Obviously, the relationship is more egregious in The Rise of Skywalker where it not only backtracks on what the previous movie established, but also that Rey and Palpatine have never even met, yet it’s supposed to be important that he’s her grandfather. At least in Cruella there’s an employer-employee relationship between the Baroness and Cruella, but ultimately, it’s asinine to ask audiences to believe that a character’s personality is heavily influenced by a genetic relation they’ve never met. I suppose we could try and get into a nature-vs-nurture argument, but from a dramatic perspective, you’re working against yourself if you argue that all of your character’s personal experiences are minimized by a discovery on Ancestry.com.
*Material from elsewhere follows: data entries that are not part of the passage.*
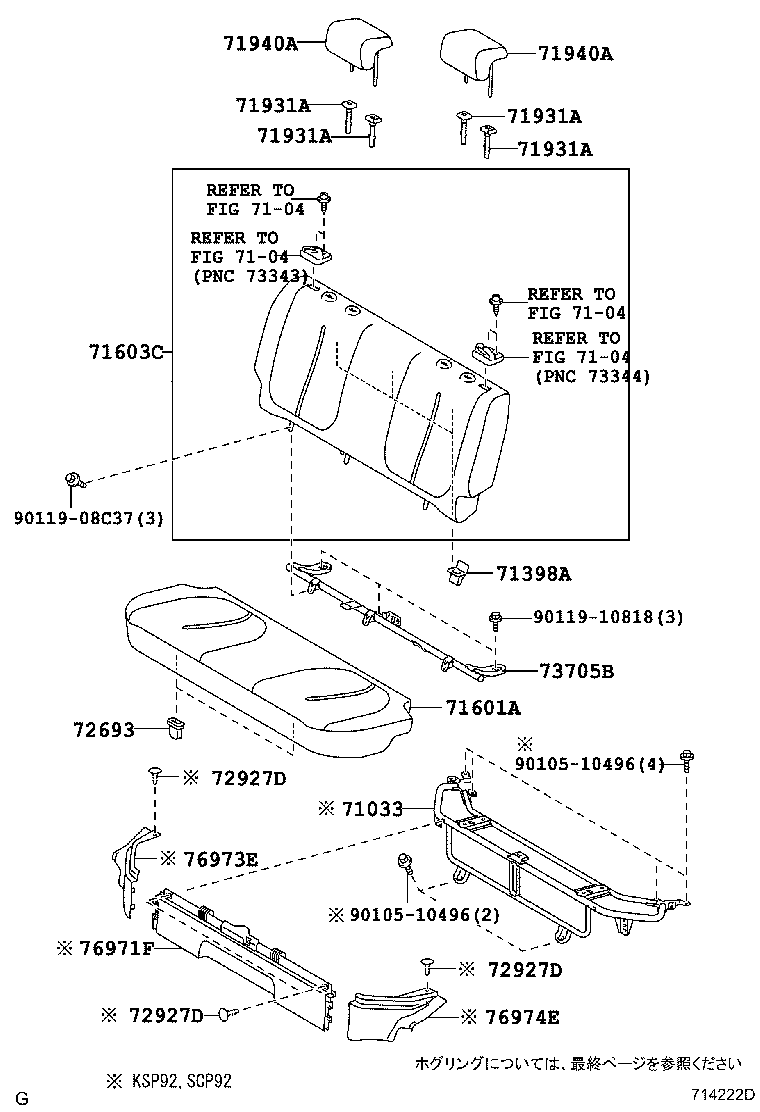 71940A
71940A
71931A
71931A
71931A
71931A
REFER TO
FIG 71-04
REFER TO
FIG 71-04
(PNC 73343)
REFER TO
FIG 71-04
REFER TO
FIG 71-04
(PNC 73344)
71603C
90119-08C37(3)
71398A
90119-10818(3)
73705B
71601A
72693
※ 90105-10496(4)
※ 72927D
※ 71033
※ 76973E
※ 90105-10496(2)
※ 76971F
※ 72927D
※ 72927D
※ 76974E
ホグリングについては、最終ページを参照ください
※ KSP92, SCP92
G
714222D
My hope is that this trend will peter out like screenwriting trends before it (remember in the early 2010s when a character’s blood was the most important MacGuffin?) because the subtext of “heritage is the most important reveal” is deflating to any hero’s journey. It makes it so that a discovery tangentially related to the protagonist is out of their control, but rather than something systemic or difficult to comprehend, it remains individualized albeit in a meaningless way. It doesn’t matter that Cruella is the Baroness’ daughter because it doesn’t change the character or the story in a significant way. Cruella doesn’t try to win the Baroness over or forge a new relationship. She always knew that the Baroness was going to try and push her over a cliff, which is why she gathered everyone to watch and made sure she had a parachute. It’s a reveal that creates the illusion of character and conflict while providing neither.